● **What to produce**
Nothing but the lines from the one that contains "[camera-trap image, curated labels]" through the end of the listing should appear, set down exactly.

● **Dataset records**
■ ■ ■

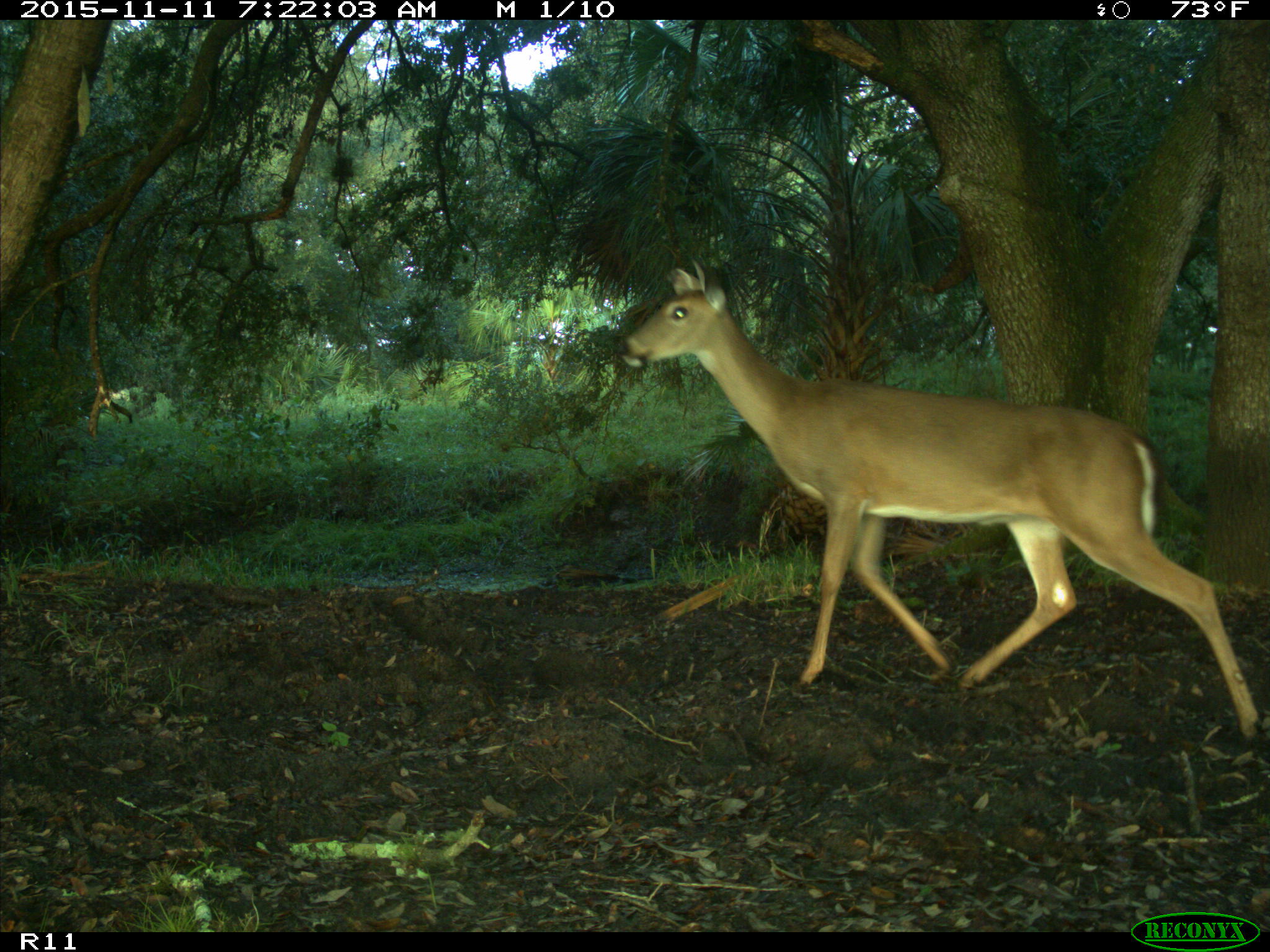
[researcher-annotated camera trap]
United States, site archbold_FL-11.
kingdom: Animalia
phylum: Chordata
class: Mammalia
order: Artiodactyla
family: Cervidae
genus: Odocoileus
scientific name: Odocoileus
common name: deer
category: unidentified deer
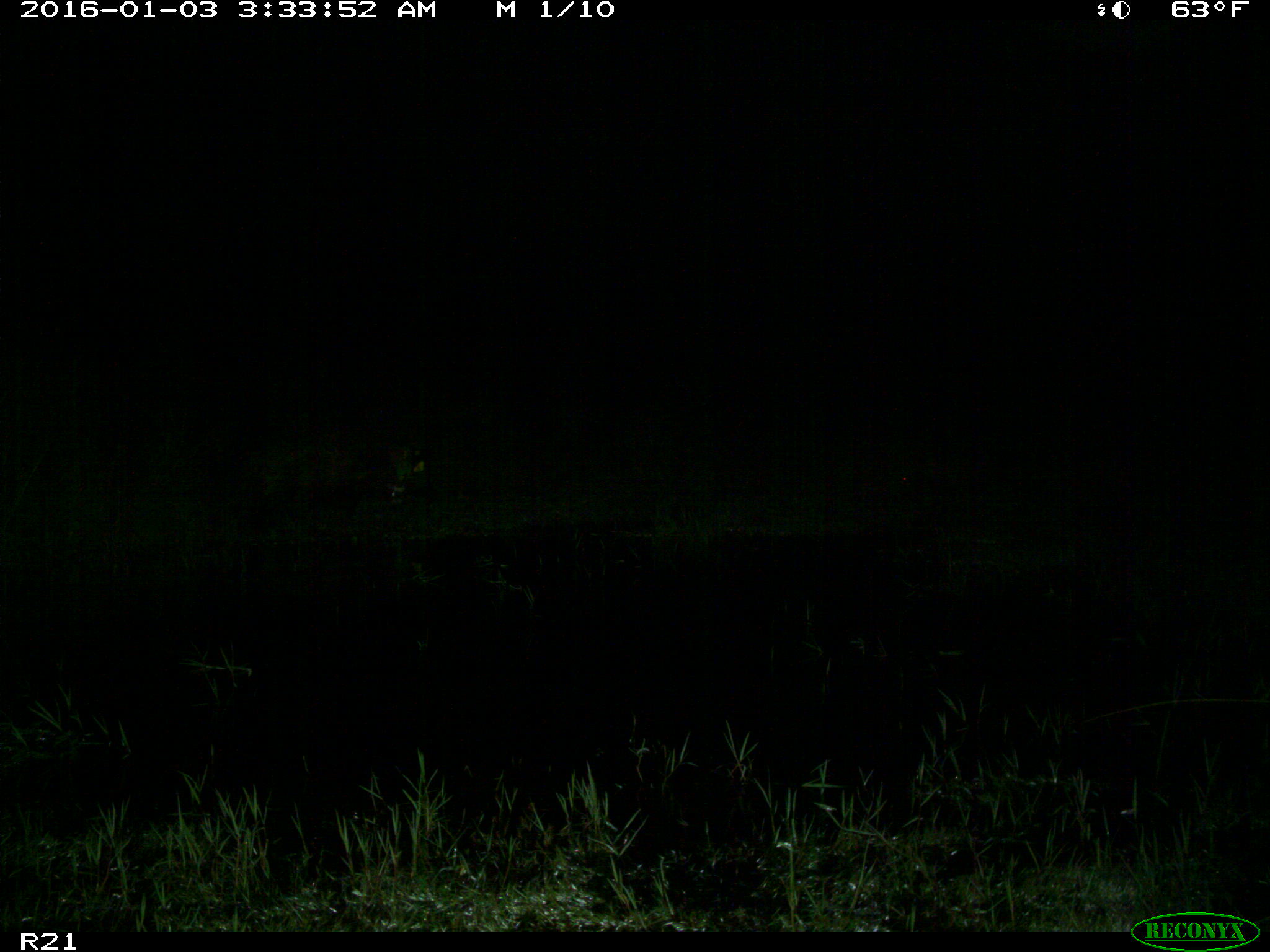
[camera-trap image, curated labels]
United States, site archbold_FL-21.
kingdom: Animalia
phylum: Chordata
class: Mammalia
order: Artiodactyla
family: Suidae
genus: Sus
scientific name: Sus scrofa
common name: wild boar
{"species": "Sus scrofa (wild boar)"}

■ ■ ■

● **Response to the task**
[camera-trap image, curated labels]
United States, site archbold_FL-21.
kingdom: Animalia
phylum: Chordata
class: Mammalia
order: Artiodactyla
family: Suidae
genus: Sus
scientific name: Sus scrofa
common name: wild boar
{"species": "Sus scrofa (wild boar)"}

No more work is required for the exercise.